Contributing to these concerns is the wider context of rising Hindu nationalism and anti-Muslim sentiment. This has been reflected by rhetoric of senior government officials, including references to ‘infiltrators’ and ‘termites’. The controversial Citizenship Amendment Bill also remains a government priority which, if passed, would avail non-Muslims left off the NRC list an expedited pathway to citizenship, while excluding Muslims.

Evidentiary burden

Requiring individuals to prove their citizenship by providing documentary evidence dating back over 50 years, and excluding applicants on the basis of not being able to fulfil this evidentiary burden that sits solely on them, is an act of mass-arbitrary deprivation of nationality, contrary to Article 15 of the Universal Declaration of Human Rights. At best, it is an act of bureaucratic malpractice that renders the right to a nationality a hollow promise. Everyone’s nationality would be vulnerable to review and revocation by this standard, particularly so in a state like Assam, where about 30% of the population is illiterate and lives below the poverty line.

- - -

#### [What is expected]
Please continue the passage on citizenship verification in Assam, picking up after its last sentence.

#### [Records shown]
- - -

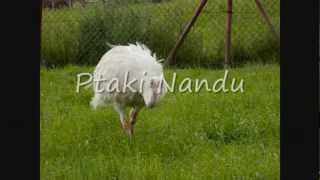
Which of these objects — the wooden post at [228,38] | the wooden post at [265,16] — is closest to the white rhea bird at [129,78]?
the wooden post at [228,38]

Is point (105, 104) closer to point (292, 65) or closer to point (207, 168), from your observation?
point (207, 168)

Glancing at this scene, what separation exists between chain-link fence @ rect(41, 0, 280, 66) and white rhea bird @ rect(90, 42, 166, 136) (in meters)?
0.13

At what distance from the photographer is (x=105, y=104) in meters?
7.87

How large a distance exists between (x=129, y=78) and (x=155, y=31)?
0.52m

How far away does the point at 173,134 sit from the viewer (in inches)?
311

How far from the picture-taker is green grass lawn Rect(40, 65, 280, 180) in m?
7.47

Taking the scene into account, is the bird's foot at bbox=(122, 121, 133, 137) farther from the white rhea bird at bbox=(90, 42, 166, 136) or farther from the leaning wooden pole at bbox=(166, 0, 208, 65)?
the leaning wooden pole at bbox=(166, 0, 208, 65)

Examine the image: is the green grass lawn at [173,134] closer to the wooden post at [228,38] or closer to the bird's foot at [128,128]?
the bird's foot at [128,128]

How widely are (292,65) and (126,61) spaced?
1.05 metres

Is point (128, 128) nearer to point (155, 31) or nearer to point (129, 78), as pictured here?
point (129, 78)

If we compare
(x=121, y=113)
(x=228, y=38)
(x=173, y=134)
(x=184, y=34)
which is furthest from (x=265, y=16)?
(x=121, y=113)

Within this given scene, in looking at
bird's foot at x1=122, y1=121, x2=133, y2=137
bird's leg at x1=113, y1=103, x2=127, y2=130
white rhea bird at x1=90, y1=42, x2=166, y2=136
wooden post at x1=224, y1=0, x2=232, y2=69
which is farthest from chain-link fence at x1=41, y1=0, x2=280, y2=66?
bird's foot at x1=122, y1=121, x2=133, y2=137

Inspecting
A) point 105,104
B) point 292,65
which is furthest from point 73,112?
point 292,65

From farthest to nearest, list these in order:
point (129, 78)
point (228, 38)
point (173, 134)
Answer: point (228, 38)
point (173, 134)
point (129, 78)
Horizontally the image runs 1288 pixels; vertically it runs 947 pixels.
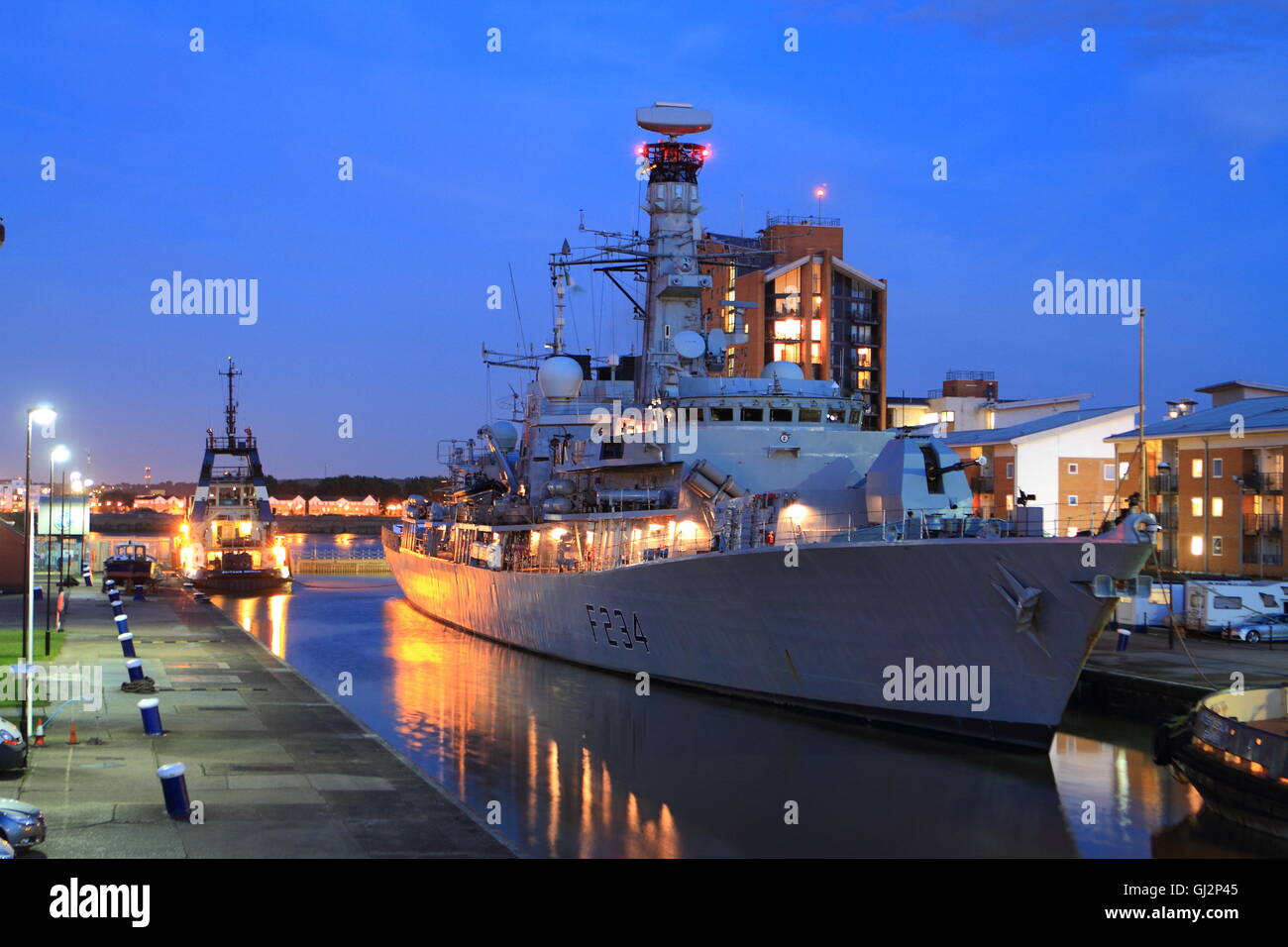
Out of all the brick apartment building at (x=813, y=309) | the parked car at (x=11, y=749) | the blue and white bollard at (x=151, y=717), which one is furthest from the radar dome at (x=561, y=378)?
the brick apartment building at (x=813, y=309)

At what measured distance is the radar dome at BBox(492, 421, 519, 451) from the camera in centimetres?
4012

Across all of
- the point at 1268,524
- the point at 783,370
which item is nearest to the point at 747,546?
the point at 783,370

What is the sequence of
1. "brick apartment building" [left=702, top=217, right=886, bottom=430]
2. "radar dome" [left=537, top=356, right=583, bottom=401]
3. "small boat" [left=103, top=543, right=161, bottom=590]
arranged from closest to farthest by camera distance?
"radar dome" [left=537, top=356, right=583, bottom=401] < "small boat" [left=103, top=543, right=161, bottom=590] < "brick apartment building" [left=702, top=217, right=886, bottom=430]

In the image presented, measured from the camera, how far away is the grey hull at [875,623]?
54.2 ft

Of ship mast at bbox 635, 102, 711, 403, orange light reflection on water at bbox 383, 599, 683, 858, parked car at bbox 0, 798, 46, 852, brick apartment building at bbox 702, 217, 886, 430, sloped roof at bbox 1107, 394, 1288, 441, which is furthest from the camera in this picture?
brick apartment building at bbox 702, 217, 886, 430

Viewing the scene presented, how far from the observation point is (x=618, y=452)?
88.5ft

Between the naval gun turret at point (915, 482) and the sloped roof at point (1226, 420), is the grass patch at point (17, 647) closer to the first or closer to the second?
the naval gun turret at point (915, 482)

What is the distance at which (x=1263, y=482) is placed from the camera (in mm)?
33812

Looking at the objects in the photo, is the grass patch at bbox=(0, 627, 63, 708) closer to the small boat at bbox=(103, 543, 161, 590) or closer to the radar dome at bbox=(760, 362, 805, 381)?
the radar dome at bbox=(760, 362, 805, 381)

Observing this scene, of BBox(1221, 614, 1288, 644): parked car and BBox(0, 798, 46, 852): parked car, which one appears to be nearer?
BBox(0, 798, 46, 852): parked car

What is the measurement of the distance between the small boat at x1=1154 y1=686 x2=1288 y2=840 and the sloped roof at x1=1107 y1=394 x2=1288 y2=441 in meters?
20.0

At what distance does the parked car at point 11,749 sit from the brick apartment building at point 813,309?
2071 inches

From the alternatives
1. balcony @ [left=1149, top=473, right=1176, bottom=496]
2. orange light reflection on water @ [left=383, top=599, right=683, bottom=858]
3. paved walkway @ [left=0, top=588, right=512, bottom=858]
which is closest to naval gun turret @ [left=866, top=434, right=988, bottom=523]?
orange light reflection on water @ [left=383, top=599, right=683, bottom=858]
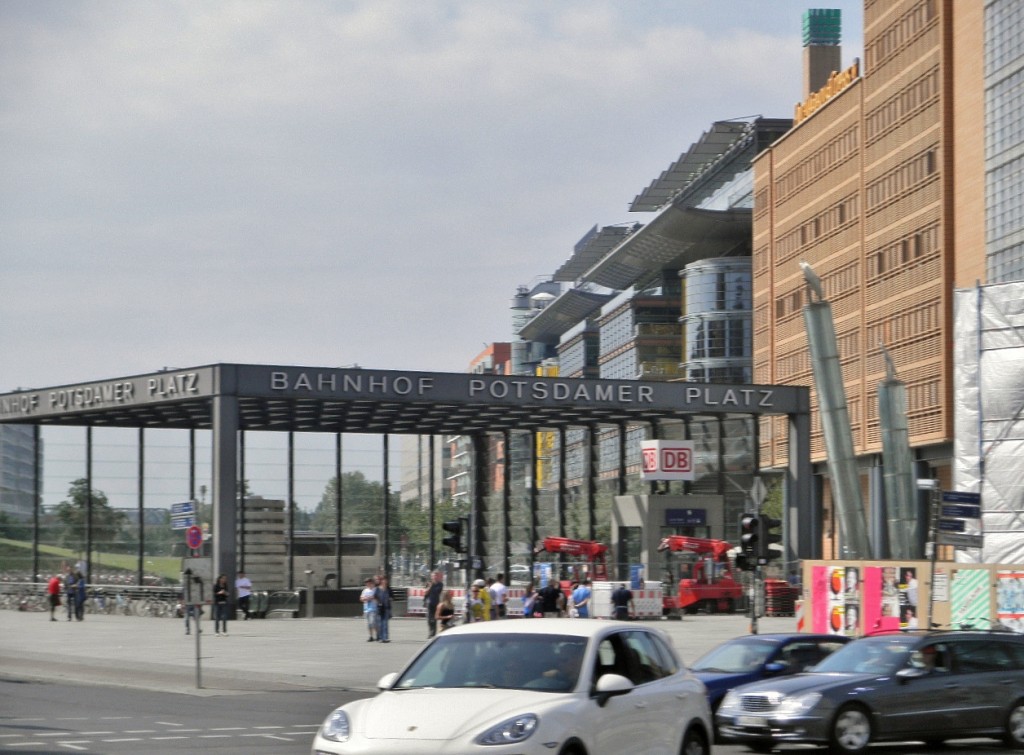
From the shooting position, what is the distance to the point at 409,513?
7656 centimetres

- - -

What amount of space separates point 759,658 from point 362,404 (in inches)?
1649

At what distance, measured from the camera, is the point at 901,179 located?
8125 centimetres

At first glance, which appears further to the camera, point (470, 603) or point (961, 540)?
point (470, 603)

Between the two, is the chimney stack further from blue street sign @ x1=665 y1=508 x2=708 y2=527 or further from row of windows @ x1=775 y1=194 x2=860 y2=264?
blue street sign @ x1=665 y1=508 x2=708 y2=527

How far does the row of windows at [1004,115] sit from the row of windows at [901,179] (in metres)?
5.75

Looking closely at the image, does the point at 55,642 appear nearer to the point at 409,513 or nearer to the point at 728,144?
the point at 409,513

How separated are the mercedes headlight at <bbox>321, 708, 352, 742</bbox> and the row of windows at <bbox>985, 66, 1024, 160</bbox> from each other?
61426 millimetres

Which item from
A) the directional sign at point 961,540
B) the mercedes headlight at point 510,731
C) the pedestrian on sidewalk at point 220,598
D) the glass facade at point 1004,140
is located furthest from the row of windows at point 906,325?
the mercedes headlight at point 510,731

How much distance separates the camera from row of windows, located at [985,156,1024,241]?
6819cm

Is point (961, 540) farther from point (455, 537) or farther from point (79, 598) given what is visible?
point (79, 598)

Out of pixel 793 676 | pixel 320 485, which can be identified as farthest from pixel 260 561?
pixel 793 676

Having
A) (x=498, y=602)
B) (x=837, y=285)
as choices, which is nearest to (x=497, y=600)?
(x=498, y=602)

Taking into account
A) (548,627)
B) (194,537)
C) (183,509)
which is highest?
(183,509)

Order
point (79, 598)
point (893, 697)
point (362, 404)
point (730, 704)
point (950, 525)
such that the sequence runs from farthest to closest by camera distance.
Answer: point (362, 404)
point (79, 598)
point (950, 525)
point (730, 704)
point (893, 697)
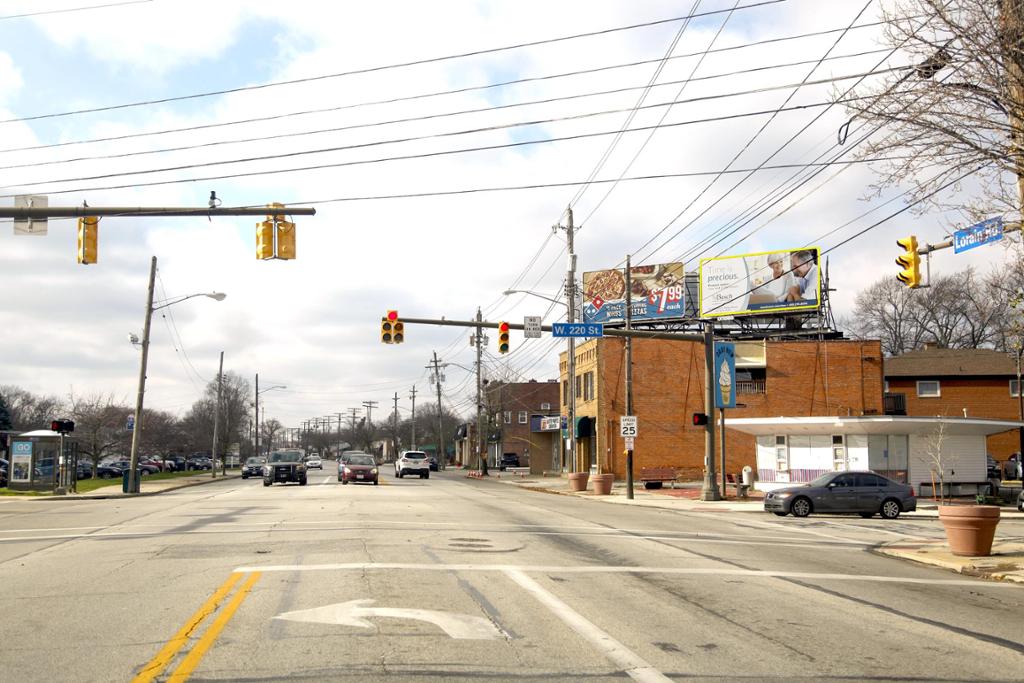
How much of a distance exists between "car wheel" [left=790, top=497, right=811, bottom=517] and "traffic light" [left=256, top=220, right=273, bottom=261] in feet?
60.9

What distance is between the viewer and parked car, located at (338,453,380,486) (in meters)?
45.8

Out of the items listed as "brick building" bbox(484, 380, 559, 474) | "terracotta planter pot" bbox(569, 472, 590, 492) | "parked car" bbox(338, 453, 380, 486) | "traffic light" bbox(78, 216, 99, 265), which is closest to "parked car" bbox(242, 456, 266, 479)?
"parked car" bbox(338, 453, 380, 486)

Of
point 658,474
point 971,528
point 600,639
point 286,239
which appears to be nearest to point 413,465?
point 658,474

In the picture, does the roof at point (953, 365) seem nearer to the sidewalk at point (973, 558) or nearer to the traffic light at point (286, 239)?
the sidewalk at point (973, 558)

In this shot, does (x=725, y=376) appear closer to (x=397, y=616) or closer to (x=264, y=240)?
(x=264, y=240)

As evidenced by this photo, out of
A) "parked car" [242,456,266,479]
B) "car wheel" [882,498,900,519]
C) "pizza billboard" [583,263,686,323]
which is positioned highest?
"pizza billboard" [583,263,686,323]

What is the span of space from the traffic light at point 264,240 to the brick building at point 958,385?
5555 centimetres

- - -

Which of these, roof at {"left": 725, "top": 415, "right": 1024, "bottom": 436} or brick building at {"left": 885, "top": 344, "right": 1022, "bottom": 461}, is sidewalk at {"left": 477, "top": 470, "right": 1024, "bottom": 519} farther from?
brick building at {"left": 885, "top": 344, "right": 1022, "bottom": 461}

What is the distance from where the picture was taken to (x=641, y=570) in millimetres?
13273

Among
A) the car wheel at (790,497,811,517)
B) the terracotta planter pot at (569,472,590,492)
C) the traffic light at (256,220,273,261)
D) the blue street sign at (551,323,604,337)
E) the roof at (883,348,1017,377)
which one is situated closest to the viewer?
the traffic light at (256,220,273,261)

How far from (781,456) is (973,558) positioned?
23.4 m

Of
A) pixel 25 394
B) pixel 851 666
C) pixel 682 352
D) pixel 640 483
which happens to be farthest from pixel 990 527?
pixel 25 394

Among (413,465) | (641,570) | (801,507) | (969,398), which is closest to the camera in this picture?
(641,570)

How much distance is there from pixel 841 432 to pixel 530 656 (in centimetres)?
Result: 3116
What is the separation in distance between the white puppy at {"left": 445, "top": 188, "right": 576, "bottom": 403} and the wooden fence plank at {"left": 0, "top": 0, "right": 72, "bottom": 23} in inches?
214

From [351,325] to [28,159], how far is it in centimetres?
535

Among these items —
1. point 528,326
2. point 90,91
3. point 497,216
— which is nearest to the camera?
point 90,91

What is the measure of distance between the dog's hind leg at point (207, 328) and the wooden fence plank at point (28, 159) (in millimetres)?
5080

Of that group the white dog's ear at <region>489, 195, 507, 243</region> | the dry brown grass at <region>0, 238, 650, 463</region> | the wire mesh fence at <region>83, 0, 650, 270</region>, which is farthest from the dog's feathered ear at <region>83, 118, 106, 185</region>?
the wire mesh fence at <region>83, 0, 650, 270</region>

- - -

#### [Final answer]
Citizens and residents who lack documentation due to state failures to provide documents they are entitled to, have been doubly penalised through their consequent exclusion from the NRC. Most significantly, historically poor birth registration rates, despite an obligation under Article 7 of the Convention of the Rights of the Child to immediately register every birth, denied numerous applicants of a critical piece of evidence to establish their citizenship. Similarly, many people who possessed the required documents, have nonetheless been penalised due to the administrative errors of state officials in preparing these documents. Spelling mistakes and discrepancies in documents have been the basis on which many applications were denied.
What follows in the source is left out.